# England V France



## Nalu

Try to England in the first minutes!!


----------



## Nalu

Conversion missed. France replies with two penalties to take the lead 6-5.


----------



## JoT

Eng 5 - 6 France after 31 minutes

France just got the edge at present


----------



## Nalu

Pelous is off and Chabal isn't happy. The French scrum/lineout may be in trouble.


----------



## JoT

Half time

England 5 - 6 France

France still just got the edge, England making too many mistakes.

Josh Lewsey off looks like a hamstring


----------



## Nalu

France 6-5 at the half. Their pack set pieces did not do well over the second quarter & their kicking game is poor. If a different France doesn't show up in the second half, the English pressure will bear fruit.


----------



## Russ

Nalu said:


> France 6-5 at the half. Their pack set pieces did not do well over the second quarter & they're kicking game is poor. If a different France doesn't show up in the second half, the English pressure will bear fruit.


Hope you are right but I'm not sure, if English pressure is to bear fruit they need to exert more of it. France favourites for me at the half.


----------



## Nalu

France kick what sounds like a marginal penalty.

------------------------------------------------------------

* Work instructions *
Reproduce the section of the England v France match thread that starts at "Eng 5 - 6 France" and ends at "be in trouble.", keeping every word unchanged.

------------------------------------------------------------

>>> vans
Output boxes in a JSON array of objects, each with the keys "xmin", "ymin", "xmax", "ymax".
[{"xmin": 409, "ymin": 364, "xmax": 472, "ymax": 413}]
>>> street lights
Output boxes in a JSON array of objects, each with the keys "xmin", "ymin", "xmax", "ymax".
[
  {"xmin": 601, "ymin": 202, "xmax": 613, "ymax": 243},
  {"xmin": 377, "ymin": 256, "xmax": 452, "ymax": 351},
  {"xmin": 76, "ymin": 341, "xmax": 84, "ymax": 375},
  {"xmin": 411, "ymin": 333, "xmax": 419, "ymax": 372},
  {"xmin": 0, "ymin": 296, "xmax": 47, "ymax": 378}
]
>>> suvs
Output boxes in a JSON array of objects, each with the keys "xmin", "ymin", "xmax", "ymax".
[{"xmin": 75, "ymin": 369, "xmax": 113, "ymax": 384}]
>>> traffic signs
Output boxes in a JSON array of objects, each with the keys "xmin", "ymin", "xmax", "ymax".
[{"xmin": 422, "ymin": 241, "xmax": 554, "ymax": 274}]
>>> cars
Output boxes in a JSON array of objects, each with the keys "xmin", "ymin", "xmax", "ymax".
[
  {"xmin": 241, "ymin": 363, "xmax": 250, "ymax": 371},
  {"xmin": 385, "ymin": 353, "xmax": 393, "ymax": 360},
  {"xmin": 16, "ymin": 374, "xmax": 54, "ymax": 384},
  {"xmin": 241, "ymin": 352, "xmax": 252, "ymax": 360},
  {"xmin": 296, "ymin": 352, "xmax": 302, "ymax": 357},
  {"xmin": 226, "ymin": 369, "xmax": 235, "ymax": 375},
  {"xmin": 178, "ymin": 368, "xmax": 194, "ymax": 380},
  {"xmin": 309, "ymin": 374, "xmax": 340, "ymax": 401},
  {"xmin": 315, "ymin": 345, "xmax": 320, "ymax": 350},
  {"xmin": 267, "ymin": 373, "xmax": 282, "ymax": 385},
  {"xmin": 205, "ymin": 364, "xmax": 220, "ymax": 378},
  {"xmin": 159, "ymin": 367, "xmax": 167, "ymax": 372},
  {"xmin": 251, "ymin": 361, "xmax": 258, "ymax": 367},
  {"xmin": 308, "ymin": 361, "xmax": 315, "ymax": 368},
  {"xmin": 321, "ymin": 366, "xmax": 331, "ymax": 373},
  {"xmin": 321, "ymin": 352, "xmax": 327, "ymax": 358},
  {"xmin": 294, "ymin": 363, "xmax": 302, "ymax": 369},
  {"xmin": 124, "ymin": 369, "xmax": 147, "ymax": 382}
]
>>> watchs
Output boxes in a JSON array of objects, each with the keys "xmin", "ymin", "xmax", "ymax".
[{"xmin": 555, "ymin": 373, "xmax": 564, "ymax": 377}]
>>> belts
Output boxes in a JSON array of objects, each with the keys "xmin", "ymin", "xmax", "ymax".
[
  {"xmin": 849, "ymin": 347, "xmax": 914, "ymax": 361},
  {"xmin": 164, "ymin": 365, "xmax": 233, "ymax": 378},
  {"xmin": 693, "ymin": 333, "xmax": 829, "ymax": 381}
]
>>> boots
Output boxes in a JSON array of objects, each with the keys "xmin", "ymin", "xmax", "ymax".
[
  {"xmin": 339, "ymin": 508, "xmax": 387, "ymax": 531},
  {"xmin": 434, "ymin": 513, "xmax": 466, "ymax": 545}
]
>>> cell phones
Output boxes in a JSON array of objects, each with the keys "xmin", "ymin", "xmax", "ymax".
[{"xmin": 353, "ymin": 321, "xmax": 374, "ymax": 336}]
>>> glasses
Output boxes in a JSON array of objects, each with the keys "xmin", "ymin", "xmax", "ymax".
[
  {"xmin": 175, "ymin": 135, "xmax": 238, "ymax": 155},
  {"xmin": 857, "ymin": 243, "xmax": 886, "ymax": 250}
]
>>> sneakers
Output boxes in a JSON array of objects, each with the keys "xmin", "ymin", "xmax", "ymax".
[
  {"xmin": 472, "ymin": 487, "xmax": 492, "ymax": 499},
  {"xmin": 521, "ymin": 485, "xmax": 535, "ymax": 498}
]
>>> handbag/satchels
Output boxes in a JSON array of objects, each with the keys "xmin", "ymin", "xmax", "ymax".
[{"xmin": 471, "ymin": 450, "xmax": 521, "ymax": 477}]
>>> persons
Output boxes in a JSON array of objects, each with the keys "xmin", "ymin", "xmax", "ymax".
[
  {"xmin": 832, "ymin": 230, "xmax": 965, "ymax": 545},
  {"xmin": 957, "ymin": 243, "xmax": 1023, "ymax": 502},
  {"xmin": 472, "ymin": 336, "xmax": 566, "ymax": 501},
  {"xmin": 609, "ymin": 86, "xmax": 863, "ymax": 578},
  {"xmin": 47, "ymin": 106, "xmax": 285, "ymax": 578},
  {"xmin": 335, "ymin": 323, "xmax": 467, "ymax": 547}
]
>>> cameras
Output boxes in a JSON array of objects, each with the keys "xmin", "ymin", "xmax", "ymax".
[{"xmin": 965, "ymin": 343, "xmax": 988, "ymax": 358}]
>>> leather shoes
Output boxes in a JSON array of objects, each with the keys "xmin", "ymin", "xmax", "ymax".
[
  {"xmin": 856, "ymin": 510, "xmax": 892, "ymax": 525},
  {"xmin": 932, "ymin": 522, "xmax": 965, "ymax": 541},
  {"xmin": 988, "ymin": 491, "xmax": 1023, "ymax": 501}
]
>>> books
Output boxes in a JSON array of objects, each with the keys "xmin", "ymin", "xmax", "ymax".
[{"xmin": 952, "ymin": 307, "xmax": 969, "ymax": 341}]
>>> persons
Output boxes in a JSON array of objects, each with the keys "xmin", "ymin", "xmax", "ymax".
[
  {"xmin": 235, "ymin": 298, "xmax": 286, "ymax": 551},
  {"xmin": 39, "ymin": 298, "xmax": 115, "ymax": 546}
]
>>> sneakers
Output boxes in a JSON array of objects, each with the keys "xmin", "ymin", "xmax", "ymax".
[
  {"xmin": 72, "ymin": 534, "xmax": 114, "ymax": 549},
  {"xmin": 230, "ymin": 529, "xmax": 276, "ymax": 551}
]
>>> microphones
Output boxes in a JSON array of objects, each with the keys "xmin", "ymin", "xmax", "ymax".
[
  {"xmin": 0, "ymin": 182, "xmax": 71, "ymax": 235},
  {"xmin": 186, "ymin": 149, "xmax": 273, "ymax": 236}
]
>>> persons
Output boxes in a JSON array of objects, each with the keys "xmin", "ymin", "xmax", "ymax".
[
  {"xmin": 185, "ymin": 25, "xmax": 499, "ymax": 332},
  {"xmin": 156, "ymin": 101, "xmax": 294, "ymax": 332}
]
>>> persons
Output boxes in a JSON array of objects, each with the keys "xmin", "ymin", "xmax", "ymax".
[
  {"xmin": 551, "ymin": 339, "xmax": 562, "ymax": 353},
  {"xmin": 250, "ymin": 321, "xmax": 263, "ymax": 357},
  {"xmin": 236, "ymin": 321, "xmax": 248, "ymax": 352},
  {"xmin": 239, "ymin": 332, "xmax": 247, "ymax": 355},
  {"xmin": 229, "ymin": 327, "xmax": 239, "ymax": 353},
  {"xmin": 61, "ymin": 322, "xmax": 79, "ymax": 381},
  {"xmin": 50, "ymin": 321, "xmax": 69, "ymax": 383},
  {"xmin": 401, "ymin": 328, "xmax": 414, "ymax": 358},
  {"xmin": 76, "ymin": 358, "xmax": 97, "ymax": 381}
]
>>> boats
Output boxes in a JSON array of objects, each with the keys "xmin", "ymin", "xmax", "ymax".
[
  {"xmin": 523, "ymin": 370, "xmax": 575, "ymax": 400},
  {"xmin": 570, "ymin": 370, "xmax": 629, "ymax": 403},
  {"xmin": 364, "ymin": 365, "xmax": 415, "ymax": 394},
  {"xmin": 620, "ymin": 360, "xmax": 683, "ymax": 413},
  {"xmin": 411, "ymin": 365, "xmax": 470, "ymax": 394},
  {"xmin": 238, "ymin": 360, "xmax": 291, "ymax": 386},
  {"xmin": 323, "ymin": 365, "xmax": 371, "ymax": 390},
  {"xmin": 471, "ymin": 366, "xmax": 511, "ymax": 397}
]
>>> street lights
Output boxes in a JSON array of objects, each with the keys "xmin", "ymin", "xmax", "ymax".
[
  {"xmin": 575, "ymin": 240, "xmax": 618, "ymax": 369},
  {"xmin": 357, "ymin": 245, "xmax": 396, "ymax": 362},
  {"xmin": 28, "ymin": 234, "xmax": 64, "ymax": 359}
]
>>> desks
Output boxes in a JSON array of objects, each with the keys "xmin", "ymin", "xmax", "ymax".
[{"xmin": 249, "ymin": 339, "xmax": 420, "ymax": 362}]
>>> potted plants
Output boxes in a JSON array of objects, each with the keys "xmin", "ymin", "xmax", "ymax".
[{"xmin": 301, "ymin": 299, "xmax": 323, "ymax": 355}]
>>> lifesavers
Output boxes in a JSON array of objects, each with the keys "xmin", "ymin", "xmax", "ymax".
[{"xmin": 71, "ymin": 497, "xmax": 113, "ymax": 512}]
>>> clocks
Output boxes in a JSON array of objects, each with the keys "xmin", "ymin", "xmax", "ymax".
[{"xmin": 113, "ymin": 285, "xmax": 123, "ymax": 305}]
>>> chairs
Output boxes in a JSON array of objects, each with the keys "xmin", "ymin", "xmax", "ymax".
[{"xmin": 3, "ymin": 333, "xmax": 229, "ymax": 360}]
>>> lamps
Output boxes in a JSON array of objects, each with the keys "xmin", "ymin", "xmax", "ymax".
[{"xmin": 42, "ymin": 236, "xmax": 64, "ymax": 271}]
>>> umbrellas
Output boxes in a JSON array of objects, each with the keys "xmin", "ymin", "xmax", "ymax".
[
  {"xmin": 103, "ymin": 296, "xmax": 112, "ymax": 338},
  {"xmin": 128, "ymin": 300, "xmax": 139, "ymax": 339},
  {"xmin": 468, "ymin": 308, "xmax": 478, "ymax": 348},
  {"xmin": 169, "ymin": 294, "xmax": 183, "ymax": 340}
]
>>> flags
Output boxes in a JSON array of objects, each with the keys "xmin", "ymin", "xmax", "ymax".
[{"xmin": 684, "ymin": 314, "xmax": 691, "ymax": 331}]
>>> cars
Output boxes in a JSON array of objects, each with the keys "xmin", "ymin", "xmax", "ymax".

------------------------------------------------------------

* Exercise response *
Eng 5 - 6 France after 31 minutes

France just got the edge at present


----------



## Nalu

Pelous is off and Chabal isn't happy. The French scrum/lineout may be in trouble.